Items:
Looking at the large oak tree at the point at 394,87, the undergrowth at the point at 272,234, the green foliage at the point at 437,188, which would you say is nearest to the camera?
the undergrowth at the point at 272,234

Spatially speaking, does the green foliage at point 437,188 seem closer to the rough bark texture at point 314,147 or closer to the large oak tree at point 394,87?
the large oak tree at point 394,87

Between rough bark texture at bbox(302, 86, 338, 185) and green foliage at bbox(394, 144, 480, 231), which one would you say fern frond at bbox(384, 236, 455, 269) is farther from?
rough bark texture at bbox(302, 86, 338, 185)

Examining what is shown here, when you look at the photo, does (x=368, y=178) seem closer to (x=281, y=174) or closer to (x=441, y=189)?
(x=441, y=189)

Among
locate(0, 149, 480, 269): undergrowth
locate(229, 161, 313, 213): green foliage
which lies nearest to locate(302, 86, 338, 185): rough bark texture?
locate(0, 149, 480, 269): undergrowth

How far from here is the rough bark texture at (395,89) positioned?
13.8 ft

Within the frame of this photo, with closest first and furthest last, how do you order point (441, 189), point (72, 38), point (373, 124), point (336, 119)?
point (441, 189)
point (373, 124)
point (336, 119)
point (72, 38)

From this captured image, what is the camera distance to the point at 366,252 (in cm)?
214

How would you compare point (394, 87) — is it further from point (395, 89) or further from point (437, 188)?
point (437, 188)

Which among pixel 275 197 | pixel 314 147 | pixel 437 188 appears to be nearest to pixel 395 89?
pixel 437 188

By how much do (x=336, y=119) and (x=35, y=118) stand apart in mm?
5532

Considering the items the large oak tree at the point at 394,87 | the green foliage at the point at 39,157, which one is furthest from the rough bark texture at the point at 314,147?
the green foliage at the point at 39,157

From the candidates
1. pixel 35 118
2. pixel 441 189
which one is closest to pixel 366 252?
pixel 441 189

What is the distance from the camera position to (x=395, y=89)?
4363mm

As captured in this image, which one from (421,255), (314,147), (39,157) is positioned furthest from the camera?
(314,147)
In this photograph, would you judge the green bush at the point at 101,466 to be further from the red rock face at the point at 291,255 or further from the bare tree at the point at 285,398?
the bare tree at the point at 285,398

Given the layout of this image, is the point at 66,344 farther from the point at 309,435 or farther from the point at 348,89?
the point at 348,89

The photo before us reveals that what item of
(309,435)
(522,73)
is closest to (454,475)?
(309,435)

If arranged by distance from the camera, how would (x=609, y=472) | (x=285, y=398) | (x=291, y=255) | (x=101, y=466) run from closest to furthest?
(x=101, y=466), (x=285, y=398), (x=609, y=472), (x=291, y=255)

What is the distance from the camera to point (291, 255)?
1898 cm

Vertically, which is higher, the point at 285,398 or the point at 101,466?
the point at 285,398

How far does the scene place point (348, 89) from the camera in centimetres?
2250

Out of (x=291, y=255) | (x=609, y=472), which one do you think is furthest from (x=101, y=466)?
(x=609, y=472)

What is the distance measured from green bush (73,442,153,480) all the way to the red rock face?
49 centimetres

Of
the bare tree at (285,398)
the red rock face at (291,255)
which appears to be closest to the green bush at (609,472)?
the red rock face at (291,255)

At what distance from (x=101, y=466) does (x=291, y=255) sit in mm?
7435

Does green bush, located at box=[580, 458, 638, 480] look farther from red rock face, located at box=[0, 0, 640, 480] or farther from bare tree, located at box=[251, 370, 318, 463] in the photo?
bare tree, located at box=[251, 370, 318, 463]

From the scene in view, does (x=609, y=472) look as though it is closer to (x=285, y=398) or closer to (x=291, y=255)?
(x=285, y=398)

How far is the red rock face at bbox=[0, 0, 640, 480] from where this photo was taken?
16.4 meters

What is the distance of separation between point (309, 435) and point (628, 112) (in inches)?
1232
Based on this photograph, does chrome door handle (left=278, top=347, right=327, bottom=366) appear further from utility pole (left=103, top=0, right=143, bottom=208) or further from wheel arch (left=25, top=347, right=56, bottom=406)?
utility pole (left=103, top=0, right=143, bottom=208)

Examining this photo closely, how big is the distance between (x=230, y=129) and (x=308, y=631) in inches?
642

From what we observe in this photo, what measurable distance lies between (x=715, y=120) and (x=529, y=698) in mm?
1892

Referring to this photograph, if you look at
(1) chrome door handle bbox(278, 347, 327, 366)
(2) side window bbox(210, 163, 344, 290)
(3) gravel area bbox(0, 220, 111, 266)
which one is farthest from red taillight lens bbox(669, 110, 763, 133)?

Set problem:
Reproduce the entire listing above word for word, keeping every line as it appears.

The output:
Looking at the large oak tree at the point at 394,87, the undergrowth at the point at 272,234, the green foliage at the point at 437,188, which would you say is nearest to the camera?
the undergrowth at the point at 272,234

Spatially speaking, does the green foliage at point 437,188 seem closer to the rough bark texture at point 314,147 or closer to the large oak tree at point 394,87?
the large oak tree at point 394,87

Between rough bark texture at bbox(302, 86, 338, 185) and green foliage at bbox(394, 144, 480, 231), which one would you say fern frond at bbox(384, 236, 455, 269) is farther from?
rough bark texture at bbox(302, 86, 338, 185)

Examining what is shown here, when you look at the photo, does (x=368, y=178) seem closer to (x=281, y=174) or closer to (x=441, y=189)?
(x=441, y=189)

Among
locate(0, 149, 480, 269): undergrowth
locate(229, 161, 313, 213): green foliage
which lies nearest to locate(302, 86, 338, 185): rough bark texture?
locate(0, 149, 480, 269): undergrowth

How far from here is the rough bark texture at (395,89) positioned?
13.8 ft

Within the frame of this photo, with closest first and furthest last, how do you order point (441, 189), point (72, 38), point (373, 124), point (336, 119)?
point (441, 189)
point (373, 124)
point (336, 119)
point (72, 38)

From this captured image, what is the camera distance to the point at 366,252 (in cm)?
214

How would you compare point (394, 87) — is it further from point (395, 89) or further from point (437, 188)?
point (437, 188)

Which among pixel 275 197 | pixel 314 147 | pixel 437 188 appears to be nearest to pixel 395 89?
pixel 437 188

By how much do (x=336, y=119) and (x=35, y=118) stand apart in mm?
5532

Considering the items the large oak tree at the point at 394,87 | the green foliage at the point at 39,157, which one is furthest from the rough bark texture at the point at 314,147?
the green foliage at the point at 39,157

From the candidates
1. pixel 35 118
2. pixel 441 189
which one is closest to pixel 366 252?
pixel 441 189

What is the distance from the camera position to (x=395, y=89)?
4363mm

As captured in this image, which one from (421,255), (314,147), (39,157) is positioned furthest from the camera?
(314,147)
In this photograph, would you judge the green bush at the point at 101,466 to be further from the red rock face at the point at 291,255 or further from the bare tree at the point at 285,398?
the bare tree at the point at 285,398

Given the layout of this image, is the point at 66,344 farther from the point at 309,435 or farther from the point at 348,89?
the point at 348,89

The photo before us reveals that what item of
(309,435)
(522,73)
is closest to (454,475)?
(309,435)

If arranged by distance from the camera, how would (x=609, y=472) | (x=285, y=398) | (x=291, y=255) | (x=101, y=466) run from closest to furthest?
(x=101, y=466), (x=285, y=398), (x=609, y=472), (x=291, y=255)

What is the distance from the camera to point (291, 255)?
1898 cm

Vertically, which is higher, the point at 285,398 or the point at 101,466?
the point at 285,398

How far does the scene place point (348, 89) from the camera in centimetres?
2250

Out of (x=291, y=255) | (x=609, y=472), which one do you think is furthest from (x=101, y=466)?
(x=609, y=472)

What is the distance measured from green bush (73,442,153,480) all the way to the red rock face?
49 centimetres

Of
the bare tree at (285,398)
the red rock face at (291,255)
which appears to be closest to the green bush at (609,472)?
the red rock face at (291,255)

At what distance from (x=101, y=466) does (x=291, y=255) sit in mm?
7435

Does green bush, located at box=[580, 458, 638, 480] look farther from red rock face, located at box=[0, 0, 640, 480] or farther from bare tree, located at box=[251, 370, 318, 463] in the photo?
bare tree, located at box=[251, 370, 318, 463]

From the scene in view, does (x=609, y=472) look as though it is closer to (x=285, y=398) or closer to (x=291, y=255)?
(x=285, y=398)

How far is the red rock face at bbox=[0, 0, 640, 480] from where this photo was taken?
16.4 meters

What is the distance of separation between point (309, 435) and point (628, 112) (in inches)?
1232
Based on this photograph, does chrome door handle (left=278, top=347, right=327, bottom=366) appear further from utility pole (left=103, top=0, right=143, bottom=208) or further from wheel arch (left=25, top=347, right=56, bottom=406)?
utility pole (left=103, top=0, right=143, bottom=208)

Examining this photo closely, how big is the distance between (x=230, y=129) and (x=308, y=631) in inches?
642

From what we observe in this photo, what measurable distance lies between (x=715, y=120) and (x=529, y=698) in mm?
1892

Referring to this photograph, if you look at
(1) chrome door handle bbox(278, 347, 327, 366)
(2) side window bbox(210, 163, 344, 290)
(3) gravel area bbox(0, 220, 111, 266)
which one is farthest from red taillight lens bbox(669, 110, 763, 133)?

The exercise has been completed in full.